Kathy Hogan, the county's social-services director, estimates that 4,500 households in Fargo receive some form of public assistance and that possibly 1,500 more need it. Many of her clients on afdc and food stamps work full time; she fears cutbacks in child care will drive more parents to quit their jobs, and thus increase demands for welfare. "I'm not a hysterical person by nature," says Hogan, "but I am panicked now."
Cuts will affect few in Fargo the way they will the legions of rural-life researchers toiling at North Dakota State University. On the edge of chocolate-dark fields on the west side of the campus, the federal government has built a maze of greenhouses, labs and research facilities dedicated to spawning new high-yield varieties of bug-resistant wheat, potatoes, sunflowers and sugar beets. There the Northern Crop Sciences Lab, the Biosciences Research Laboratory and the Wheat Quality Laboratory attract millions each year in research grants. Nearby, the Upper Great Plains Transportation Institute and the Mountain-Plains Consortium perform Washington-sanctioned studies on guardrails and scenic byways. N.D.S.U. grew so fast in the 1980s under the pork-barreling patronage of then Senator Quentin Burdick that local wags dubbed the campus "Burdickville.'' Now that the spigot may finally dry up, NDSU must look to outside sources for its research dollars.

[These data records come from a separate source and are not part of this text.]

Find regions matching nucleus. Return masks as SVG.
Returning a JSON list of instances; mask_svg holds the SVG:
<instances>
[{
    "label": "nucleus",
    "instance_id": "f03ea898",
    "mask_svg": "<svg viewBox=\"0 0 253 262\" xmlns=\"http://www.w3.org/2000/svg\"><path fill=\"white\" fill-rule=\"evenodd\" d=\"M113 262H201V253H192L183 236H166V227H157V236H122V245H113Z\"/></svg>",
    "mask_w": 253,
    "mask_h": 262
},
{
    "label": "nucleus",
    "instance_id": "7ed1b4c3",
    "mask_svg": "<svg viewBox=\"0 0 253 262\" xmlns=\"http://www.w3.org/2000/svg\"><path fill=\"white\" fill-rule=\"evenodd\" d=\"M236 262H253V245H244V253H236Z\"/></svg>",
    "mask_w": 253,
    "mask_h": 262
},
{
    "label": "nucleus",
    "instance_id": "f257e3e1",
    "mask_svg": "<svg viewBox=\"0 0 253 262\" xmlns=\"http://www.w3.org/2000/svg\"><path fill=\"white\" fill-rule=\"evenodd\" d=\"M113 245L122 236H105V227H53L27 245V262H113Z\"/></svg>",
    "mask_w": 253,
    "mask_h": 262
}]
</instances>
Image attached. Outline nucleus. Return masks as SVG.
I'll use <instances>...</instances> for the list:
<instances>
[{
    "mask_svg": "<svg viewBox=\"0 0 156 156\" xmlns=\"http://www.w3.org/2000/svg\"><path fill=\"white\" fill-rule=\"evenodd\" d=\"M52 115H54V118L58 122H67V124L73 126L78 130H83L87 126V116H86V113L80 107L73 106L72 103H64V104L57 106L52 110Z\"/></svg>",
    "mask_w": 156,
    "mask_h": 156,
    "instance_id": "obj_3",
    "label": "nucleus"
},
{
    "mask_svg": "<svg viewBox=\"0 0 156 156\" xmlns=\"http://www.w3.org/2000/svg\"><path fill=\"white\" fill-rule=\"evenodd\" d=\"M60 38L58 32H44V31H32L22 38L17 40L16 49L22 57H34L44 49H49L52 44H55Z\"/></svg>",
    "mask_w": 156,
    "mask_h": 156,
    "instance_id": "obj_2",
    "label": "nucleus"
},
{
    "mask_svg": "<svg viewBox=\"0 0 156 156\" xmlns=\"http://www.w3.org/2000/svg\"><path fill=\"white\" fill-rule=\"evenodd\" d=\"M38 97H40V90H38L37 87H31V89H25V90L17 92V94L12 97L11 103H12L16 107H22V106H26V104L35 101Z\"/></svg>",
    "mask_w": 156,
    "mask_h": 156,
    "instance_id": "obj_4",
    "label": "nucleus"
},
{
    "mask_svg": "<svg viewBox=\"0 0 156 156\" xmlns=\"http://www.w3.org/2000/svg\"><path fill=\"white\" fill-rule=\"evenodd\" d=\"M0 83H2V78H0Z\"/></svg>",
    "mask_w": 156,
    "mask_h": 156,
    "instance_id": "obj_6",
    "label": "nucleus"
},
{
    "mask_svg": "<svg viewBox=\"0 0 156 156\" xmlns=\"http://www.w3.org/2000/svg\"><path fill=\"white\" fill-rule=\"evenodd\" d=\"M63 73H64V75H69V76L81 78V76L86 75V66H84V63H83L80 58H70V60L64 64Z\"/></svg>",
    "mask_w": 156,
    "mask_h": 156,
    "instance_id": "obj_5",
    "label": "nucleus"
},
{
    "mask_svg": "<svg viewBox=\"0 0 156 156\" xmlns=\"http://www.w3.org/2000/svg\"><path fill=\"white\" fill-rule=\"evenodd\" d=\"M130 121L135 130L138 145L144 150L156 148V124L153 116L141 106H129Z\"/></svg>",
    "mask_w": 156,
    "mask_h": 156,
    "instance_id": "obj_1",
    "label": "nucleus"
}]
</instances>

"There's a North Dakota saying," explains Boyd Christenson, a radio talk-show host in Fargo: "When a little animal has been on the teat for a long time, it's tough to be weaned." In general, Fargoans refuse to wait passively for the budget cuts to rip their social fabric. In early March, 10 Fargo churches, along with the Salvation Army, created a Communal Needs fund to help locals who touch bottom. The money will be doled out to individuals who need emergency help with rent, transportation or food. There is not much to go around: donations now total a modest $20,000.
But the readiness is visible all around. The day after Republicans unveiled their plans to scrap government programs that have become part of the American way of life, Fargoans barely blinked. If anyone had reason to panic, perhaps it was Marlene Brown, 30, a mother of an eight-year-old son. She receives $337 a month in AFDC payments and $200 a month in food stamps. Currently enrolled in a vocational school where she is learning word-processing and stress-management skills, Brown also has a Pell grant of $760 and a $1,700 federal loan to pay for her education. Sipping a Bud Light with her sister-in-law at The Bowler, Brown takes the news of the probable cuts in stride. "If they cut it all out, I would make do," says the plain-speaking brunet, who lost her long-distance-operator job at AT&T in a 1987 restructuring and has worked on and off since as a housecleaner and a cashier. "People here will figure out a way to get by. We're good at looking after our needs." Her sister-in-law Julie Eyestone, 30, who lives across the river in Minnesota, agrees. "People here think a lot about surviving." she says. "They survive the winters. They'll survive the cuts."